§ **TASK STATEMENT**: Pull out every line of the data below that contains the word "farther", copying each of those lines in full.

§ **PROVIDED ENTRIES**:
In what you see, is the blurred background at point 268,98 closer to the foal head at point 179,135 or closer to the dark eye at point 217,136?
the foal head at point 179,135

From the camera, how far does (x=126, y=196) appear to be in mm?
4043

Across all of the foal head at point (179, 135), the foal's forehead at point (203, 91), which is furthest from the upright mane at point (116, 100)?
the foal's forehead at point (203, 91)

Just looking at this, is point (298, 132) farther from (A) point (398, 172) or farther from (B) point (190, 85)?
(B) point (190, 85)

--

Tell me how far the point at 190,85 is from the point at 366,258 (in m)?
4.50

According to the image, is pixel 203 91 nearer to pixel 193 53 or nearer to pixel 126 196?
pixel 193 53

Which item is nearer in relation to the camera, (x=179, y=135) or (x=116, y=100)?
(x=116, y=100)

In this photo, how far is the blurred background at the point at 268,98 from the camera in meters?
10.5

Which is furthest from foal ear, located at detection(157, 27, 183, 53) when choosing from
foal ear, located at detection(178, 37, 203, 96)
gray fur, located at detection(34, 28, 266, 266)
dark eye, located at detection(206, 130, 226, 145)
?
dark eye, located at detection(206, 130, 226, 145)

...

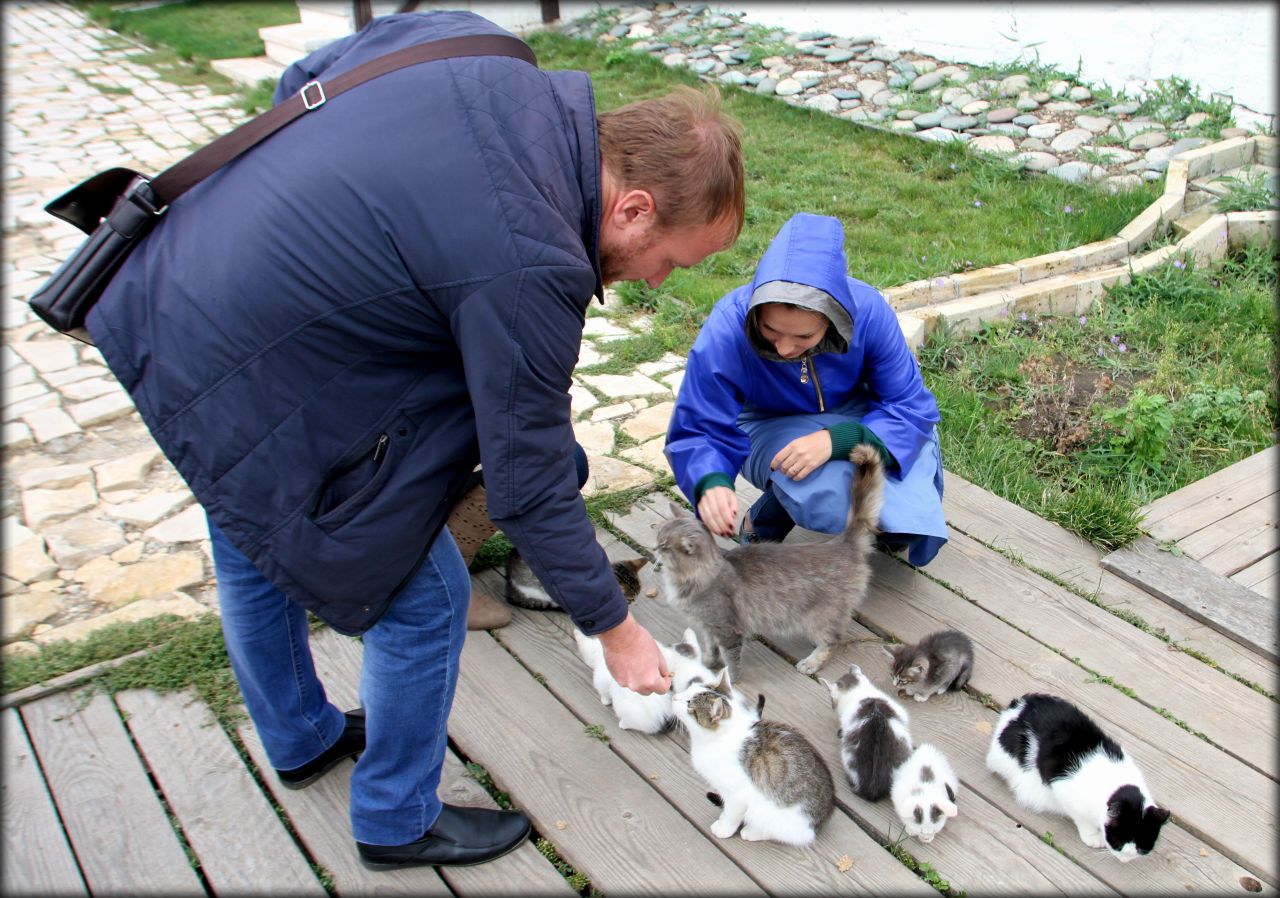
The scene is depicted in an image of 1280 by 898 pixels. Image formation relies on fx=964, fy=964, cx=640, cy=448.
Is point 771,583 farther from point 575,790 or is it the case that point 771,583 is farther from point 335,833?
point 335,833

§ **FULL RESPONSE**:
Just looking at this, is point (298, 132) farther from (A) point (398, 172) or farther from (B) point (190, 85)?
Is point 771,583 farther from point 575,790 or is it the case that point 771,583 is farther from point 335,833?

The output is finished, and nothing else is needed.